You should appreciate the dangers of payday lending and identify payday lending laws in your state. Payday lending can lead to a cycle of debt that's hard to escape.

Here are some key tips to keep in mind:

  • Understand how interest is charged on credit cards and how to avoid or minimize it.
  • Develop strategies for eliminating debt should you find yourself accumulating a lot of it.
  • Explain how a credit card works in terms of making purchases and managing payments.

Being Unbanked

Being unbanked means not having a traditional bank account, which can make everyday financial transactions more challenging. Typically, people who are unbanked are those who rely on cash for all their financial needs.

According to the article, being unbanked can be due to various reasons, including lack of access to traditional banking services or distrust of banks.

Payroll cards and prepaid cards can be used as alternatives to debit and credit cards, but they often come with fees and limitations. For example, some payroll cards charge a fee for ATM withdrawals.

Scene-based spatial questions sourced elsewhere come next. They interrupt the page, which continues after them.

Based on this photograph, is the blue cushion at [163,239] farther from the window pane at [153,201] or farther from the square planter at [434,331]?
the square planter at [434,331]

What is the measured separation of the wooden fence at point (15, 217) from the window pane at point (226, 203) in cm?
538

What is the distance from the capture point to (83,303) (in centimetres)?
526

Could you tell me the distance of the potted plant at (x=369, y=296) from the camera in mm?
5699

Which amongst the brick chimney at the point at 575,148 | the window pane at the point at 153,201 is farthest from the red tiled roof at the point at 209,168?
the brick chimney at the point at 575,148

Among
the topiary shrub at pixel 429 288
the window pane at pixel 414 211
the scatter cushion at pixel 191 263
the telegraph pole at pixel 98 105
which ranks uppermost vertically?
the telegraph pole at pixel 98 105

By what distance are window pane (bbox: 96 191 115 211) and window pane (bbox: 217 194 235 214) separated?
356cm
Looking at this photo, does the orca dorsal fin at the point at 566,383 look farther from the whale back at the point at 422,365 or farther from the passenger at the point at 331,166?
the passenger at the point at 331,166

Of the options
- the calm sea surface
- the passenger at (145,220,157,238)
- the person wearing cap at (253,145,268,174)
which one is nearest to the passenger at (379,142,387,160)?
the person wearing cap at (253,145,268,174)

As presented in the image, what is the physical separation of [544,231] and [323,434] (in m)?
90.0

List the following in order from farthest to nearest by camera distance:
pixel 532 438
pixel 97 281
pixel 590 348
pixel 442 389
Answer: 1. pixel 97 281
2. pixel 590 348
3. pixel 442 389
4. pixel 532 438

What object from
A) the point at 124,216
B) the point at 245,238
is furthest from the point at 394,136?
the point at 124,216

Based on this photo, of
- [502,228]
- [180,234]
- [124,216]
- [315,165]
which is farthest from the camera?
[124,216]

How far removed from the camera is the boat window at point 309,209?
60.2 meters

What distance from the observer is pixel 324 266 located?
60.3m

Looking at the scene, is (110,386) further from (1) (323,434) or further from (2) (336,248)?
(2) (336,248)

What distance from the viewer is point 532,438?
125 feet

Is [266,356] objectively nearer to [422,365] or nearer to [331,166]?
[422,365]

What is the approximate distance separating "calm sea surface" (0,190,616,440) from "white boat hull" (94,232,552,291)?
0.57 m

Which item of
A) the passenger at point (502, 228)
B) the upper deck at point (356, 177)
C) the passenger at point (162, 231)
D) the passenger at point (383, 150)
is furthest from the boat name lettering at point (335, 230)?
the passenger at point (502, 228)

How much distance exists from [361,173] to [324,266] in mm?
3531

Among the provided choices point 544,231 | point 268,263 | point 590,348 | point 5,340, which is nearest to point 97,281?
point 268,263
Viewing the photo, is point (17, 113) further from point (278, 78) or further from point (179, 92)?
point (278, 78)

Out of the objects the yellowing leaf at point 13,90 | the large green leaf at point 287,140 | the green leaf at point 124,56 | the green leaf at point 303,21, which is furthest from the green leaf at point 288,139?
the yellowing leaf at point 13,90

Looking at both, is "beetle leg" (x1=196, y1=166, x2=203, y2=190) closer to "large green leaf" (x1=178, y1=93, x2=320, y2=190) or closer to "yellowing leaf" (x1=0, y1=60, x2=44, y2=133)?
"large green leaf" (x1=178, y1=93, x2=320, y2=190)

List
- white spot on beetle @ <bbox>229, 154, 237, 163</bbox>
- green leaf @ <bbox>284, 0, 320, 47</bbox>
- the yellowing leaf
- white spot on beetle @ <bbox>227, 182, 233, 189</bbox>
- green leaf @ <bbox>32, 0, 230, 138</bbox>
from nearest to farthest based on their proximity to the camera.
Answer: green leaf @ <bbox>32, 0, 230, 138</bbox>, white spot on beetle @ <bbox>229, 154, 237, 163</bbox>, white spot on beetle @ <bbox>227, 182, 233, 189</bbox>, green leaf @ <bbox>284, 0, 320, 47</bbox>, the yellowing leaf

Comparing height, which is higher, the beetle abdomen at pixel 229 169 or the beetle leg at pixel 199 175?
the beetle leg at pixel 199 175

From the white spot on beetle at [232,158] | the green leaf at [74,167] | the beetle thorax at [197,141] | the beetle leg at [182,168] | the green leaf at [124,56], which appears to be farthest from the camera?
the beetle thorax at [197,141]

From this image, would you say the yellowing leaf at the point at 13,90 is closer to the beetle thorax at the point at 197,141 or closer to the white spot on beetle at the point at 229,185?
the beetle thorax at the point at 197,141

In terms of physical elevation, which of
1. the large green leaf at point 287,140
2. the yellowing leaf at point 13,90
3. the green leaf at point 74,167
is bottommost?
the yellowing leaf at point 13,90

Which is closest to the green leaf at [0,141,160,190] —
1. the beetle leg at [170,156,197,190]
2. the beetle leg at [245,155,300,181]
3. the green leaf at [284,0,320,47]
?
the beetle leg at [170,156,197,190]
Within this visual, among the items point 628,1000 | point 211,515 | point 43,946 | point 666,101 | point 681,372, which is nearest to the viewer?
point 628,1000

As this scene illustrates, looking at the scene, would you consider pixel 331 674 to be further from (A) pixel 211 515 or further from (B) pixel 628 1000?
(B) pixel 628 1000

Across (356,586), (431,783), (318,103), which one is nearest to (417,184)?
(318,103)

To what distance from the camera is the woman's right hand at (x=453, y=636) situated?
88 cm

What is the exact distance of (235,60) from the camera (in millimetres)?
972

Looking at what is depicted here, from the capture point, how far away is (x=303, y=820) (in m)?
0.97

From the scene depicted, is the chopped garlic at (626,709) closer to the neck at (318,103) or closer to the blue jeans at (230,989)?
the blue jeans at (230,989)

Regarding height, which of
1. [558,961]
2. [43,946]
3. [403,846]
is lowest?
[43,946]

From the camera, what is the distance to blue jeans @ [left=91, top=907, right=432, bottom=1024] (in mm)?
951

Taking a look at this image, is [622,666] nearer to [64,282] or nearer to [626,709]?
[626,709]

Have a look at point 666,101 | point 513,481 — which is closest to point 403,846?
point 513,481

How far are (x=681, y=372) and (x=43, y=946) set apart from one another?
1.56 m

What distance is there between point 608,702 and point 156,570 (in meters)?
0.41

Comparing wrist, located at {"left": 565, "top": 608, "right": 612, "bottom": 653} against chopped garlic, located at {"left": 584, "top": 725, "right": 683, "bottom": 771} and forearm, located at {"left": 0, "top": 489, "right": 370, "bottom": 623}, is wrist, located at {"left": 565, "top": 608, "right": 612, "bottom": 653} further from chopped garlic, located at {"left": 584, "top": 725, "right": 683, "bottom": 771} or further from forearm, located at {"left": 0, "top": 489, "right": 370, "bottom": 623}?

Credit: youtube.com, @missbehelpful On Being Unbanked & Learning Financial Literacy

The consequences of being unbanked can be severe, including high fees for financial services, limited access to credit, and difficulty building credit history.

Here are some statistics on banking status in regions across the U.S.:

These statistics highlight the need for accessible and affordable banking services, especially in regions with higher percentages of unbanked adults.

Using Wisely

Credit cards can be a useful tool for managing finances, but it's essential to use them wisely. You may need or want to use credit for large purchases, such as a car or a home, or for everyday expenses like groceries and gas.

Interest is charged on credit card balances, and it can add up quickly. To avoid or minimize interest, make more than the minimum payment each month.

Payday lending is a type of loan that can trap you in a cycle of debt. In your state, there may be laws regulating payday lending, so it's crucial to understand them.

To avoid identity theft, take precautions like monitoring your credit report and being cautious with personal information online.

Recommended read: Lending Club Fees

Felicia Koss

Junior Writer

Felicia Koss is a rising star in the world of finance writing, with a keen eye for detail and a knack for breaking down complex topics into accessible, engaging pieces. Her articles have covered a range of topics, from retirement account loans to other financial matters that affect everyday people. With a focus on clarity and concision, Felicia's writing has helped readers make informed decisions about their financial futures.